■ Written exercise ■
Report every line of the records that contains the word "detector", paying attention to case.

■ Records supplied ■
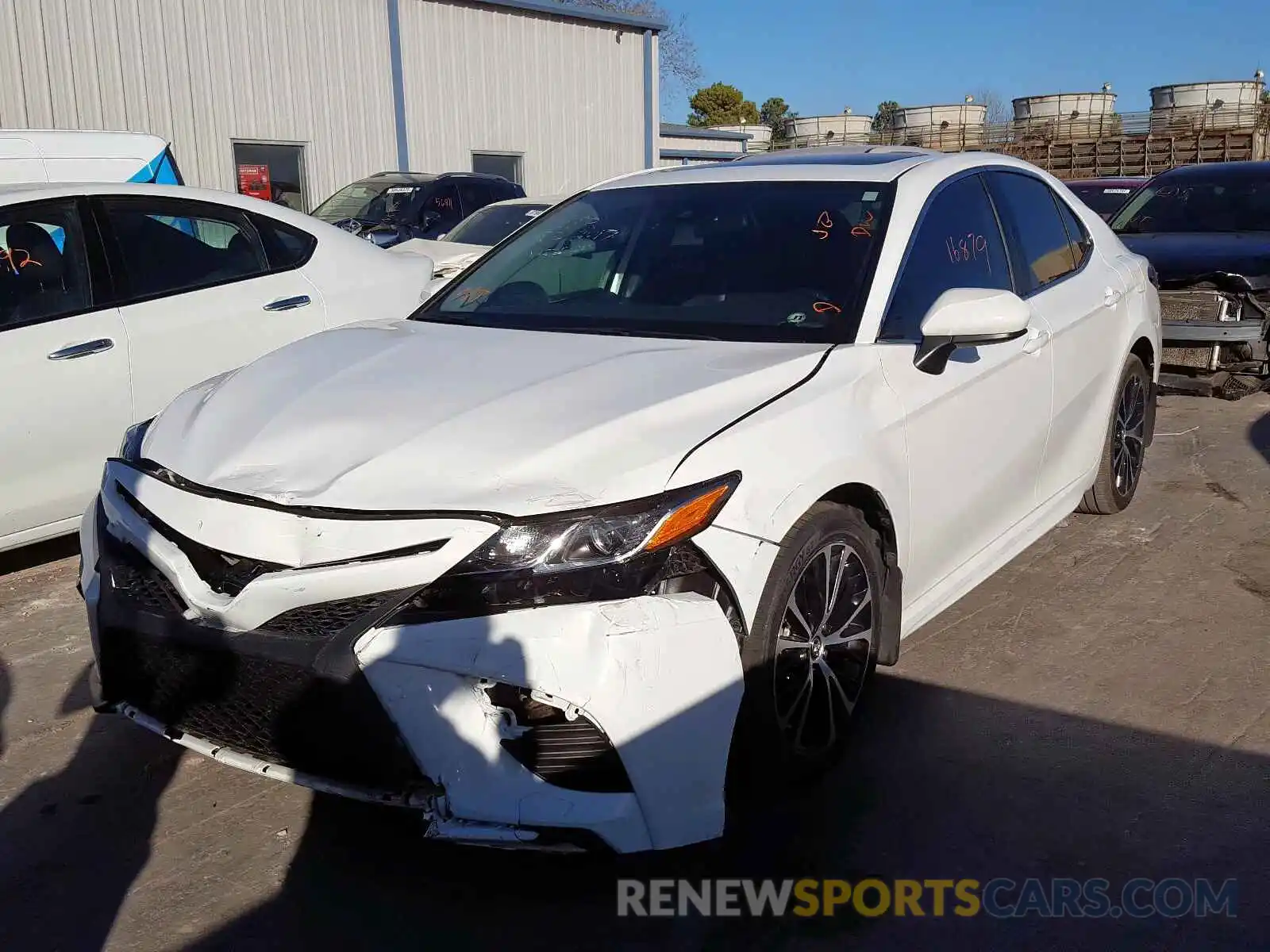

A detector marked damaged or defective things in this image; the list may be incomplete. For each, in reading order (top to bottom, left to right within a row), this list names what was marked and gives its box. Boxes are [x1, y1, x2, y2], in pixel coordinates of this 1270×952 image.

damaged car in background [1112, 160, 1270, 398]
crumpled hood [1118, 233, 1270, 286]
crumpled hood [144, 321, 828, 515]
broken headlight [391, 474, 741, 622]
broken headlight [452, 474, 741, 578]
damaged car in background [79, 151, 1163, 858]
damaged front bumper [79, 462, 746, 858]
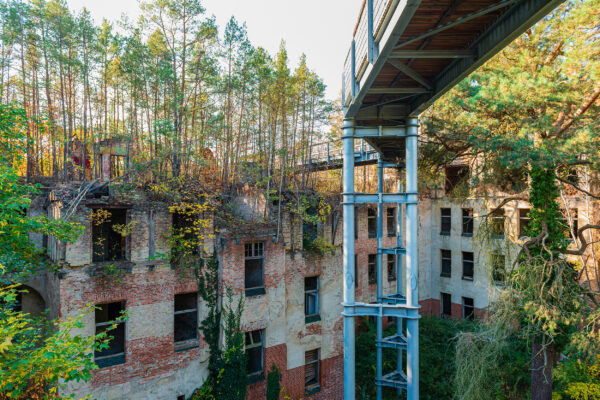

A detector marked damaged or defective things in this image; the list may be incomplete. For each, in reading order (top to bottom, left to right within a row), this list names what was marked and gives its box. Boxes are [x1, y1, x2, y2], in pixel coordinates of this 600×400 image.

broken window [109, 155, 125, 179]
broken window [442, 165, 472, 195]
broken window [92, 209, 127, 262]
broken window [516, 209, 532, 238]
broken window [244, 242, 264, 296]
broken window [95, 302, 125, 368]
broken window [175, 292, 198, 346]
broken window [245, 332, 264, 382]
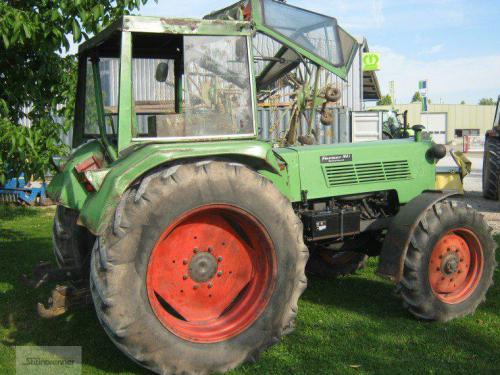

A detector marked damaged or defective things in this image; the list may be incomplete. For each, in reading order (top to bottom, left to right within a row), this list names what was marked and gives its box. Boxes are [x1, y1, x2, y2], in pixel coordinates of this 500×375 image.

rusty metal part [376, 191, 458, 282]
rusty metal part [37, 286, 92, 318]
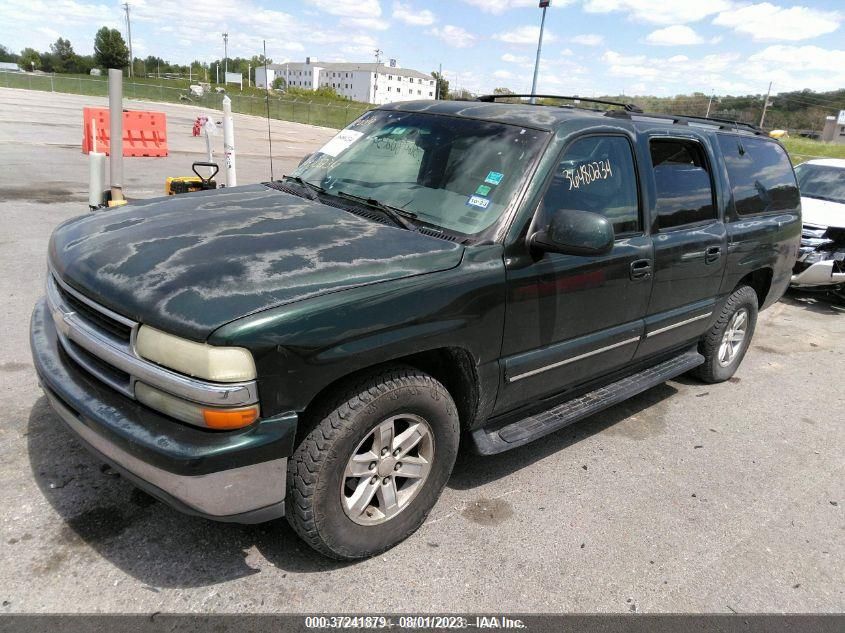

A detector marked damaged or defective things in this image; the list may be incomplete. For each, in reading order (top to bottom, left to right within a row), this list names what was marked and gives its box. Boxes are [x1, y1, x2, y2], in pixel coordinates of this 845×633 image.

white damaged car [792, 158, 844, 292]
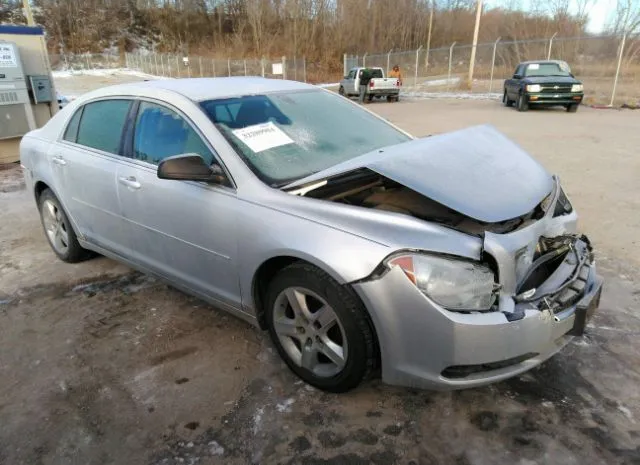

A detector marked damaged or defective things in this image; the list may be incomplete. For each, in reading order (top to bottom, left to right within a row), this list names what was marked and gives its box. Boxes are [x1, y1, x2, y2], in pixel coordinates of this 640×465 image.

dented hood [288, 124, 552, 222]
broken headlight [552, 186, 572, 217]
exposed headlight assembly [384, 252, 500, 310]
broken headlight [388, 252, 498, 310]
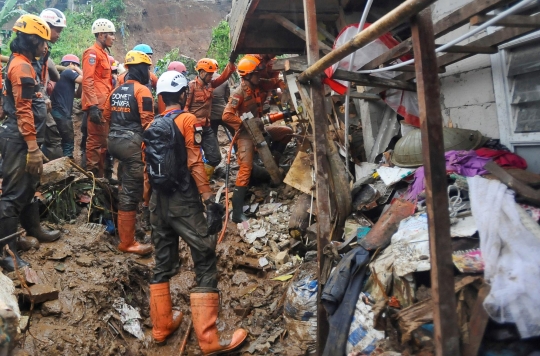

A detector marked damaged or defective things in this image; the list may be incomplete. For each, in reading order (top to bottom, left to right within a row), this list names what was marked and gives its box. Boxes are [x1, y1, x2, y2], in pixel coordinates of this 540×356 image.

broken wooden plank [258, 13, 334, 52]
broken wooden plank [360, 0, 512, 71]
broken wooden plank [334, 69, 418, 92]
broken wooden plank [414, 9, 460, 354]
broken wooden plank [486, 161, 540, 206]
broken wooden plank [462, 286, 492, 356]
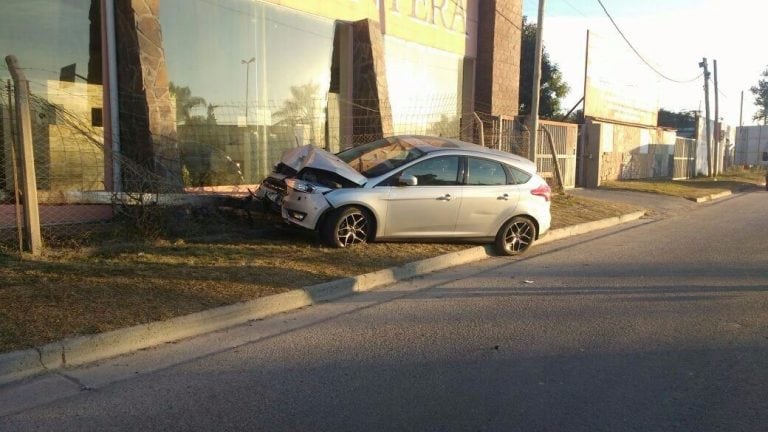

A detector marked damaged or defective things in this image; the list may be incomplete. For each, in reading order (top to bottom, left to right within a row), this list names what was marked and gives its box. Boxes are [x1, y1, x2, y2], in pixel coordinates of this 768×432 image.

bent fence post [5, 55, 41, 255]
damaged car hood [280, 145, 368, 186]
crashed silver hatchback [256, 137, 552, 255]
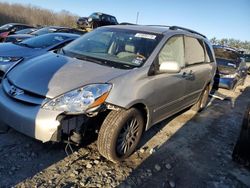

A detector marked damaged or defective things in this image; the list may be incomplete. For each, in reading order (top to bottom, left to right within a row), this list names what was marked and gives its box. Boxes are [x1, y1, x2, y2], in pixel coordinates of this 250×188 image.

bent hood [7, 51, 129, 97]
cracked headlight [42, 84, 112, 114]
wrecked vehicle [0, 25, 216, 162]
wrecked vehicle [212, 45, 247, 90]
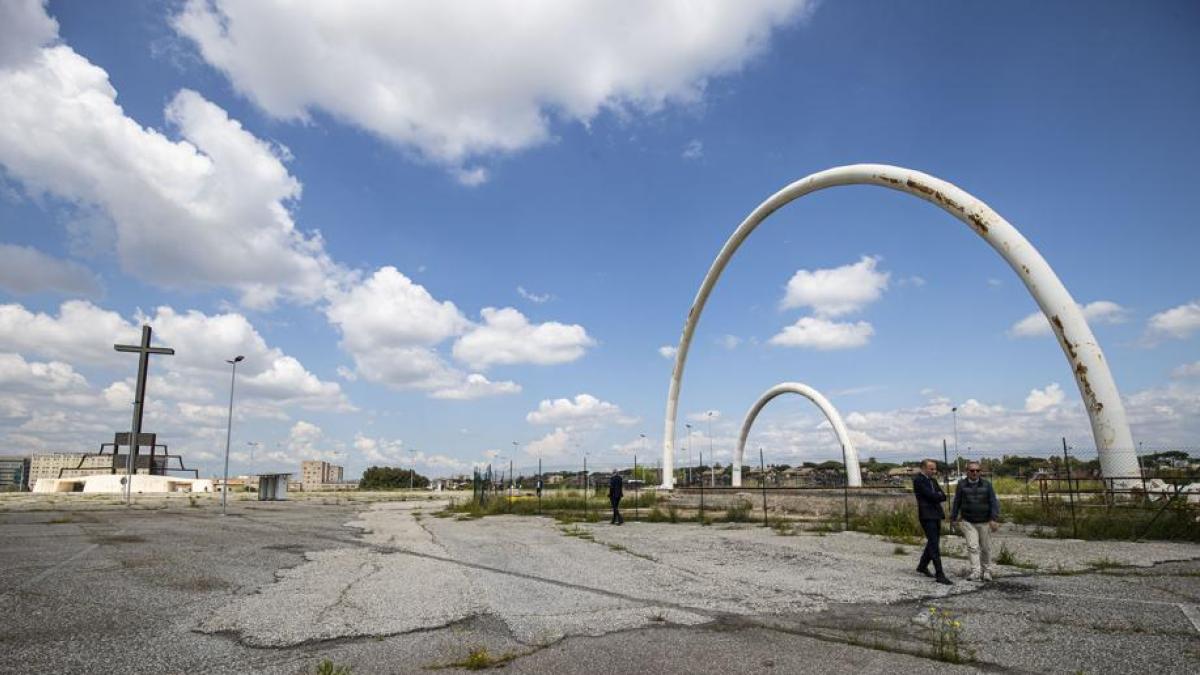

■ Written response ■
A detector marked damaged or defective things in this image; the list may be incomplete. For each, in reading order (top to bottom, left to right within a row), this list names what was marked and gives its box. Boxes are [x1, y1, x2, y2], in pixel coordinates of this 1270×952 image.
A detector marked damaged or defective things in this image; the list may be incomplete. For each, in reading order (top to bottom, left to right within a row), this list names what was marked and gives its box. Boxes are [x1, y1, x2, y2], in pixel coordinates of this 600×400 image.
A detector marked damaged or defective things in this image; the list may be incomplete. For each, in reading order (top to bottom, left to right within a row), this list names what was marked and gives its box. Boxes are [x1, y1, x2, y2], in pixel coordinates of this 500×375 image.
A detector marked damaged or defective things in this image; the list may be incomplete. For each, in reading order (top to bottom, left to right within a row), this list names what was marked and gives its box. Boxes are [x1, y1, x2, y2], in pixel coordinates of this 845×633 image.
A detector marked damaged or defective things in this image; the list may be incomplete. For each, in reading order (top to bottom, left to right within a row), this list names what was marked and gives its box. Boxes are [x1, y1, x2, y2], in pixel coordinates of this 640×465 image.
A detector marked damaged or defective things in this image; the list may be incomplete. For each, in reading order (top to bottom, left to right within a row), this list names what was marked and gives its box. Boxes are [x1, y1, x2, y2], in pixel coordinates of this 540×356 image.
A detector marked damaged or defective things in this image; the list may be incomplete. For each, in reading order (top to bottom, left to right within a row), this list names what was marked and gives its box. Boxes are [x1, y1, x2, y2], in pixel coordinates of this 768×432 image.
A detector marked damaged or defective things in this image; the list may be incomplete. For each, in reading order (top to bottom, left to right within a row), this list names what was marked and gives its box. Boxes are [x1, y1, x2, y2], in pixel coordinates of this 250×188 image.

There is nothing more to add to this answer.